Copy every one of the records below word for word, keeping the original line breaks.

#### DATASET
»»
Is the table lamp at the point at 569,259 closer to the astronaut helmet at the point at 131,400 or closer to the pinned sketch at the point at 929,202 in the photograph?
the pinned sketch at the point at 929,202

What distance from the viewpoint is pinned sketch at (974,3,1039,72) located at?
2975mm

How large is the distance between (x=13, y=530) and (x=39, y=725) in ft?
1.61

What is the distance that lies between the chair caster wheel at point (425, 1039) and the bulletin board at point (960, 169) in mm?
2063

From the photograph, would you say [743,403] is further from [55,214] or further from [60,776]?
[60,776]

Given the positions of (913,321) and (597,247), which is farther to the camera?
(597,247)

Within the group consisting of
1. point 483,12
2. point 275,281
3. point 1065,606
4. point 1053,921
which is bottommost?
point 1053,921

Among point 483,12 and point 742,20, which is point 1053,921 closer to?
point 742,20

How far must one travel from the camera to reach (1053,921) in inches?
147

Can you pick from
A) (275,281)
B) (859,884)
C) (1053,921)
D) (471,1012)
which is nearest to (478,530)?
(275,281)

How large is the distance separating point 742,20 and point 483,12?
««
#### EXERCISE RESULT
Is the table lamp at the point at 569,259 closer to the astronaut helmet at the point at 131,400 or closer to the pinned sketch at the point at 929,202 in the photograph?
the pinned sketch at the point at 929,202

What distance from the viewpoint is pinned sketch at (974,3,1039,72) located at?
2975mm

How large is the distance between (x=13, y=530) and (x=39, y=725) in ft?
1.61

What is the distance that lies between the chair caster wheel at point (425, 1039) and the bulletin board at point (960, 169) in mm?
2063

From the photograph, would you say [743,403] is further from [55,214] or further from [60,776]?
[60,776]

Given the positions of (913,321) and (597,247), which is farther to the camera?
(597,247)

Within the group consisting of
1. point 483,12
2. point 275,281
3. point 1065,606
4. point 1053,921
which is bottommost?
point 1053,921

Among point 483,12 and point 742,20, which is point 1053,921 closer to?
point 742,20

How far must one travel from the camera to reach (1053,921) in inches?
147

Can you pick from
A) (275,281)
B) (859,884)
C) (1053,921)
D) (471,1012)
which is nearest to (478,530)?
(275,281)

How large is the distance separating point 742,20 and point 483,12?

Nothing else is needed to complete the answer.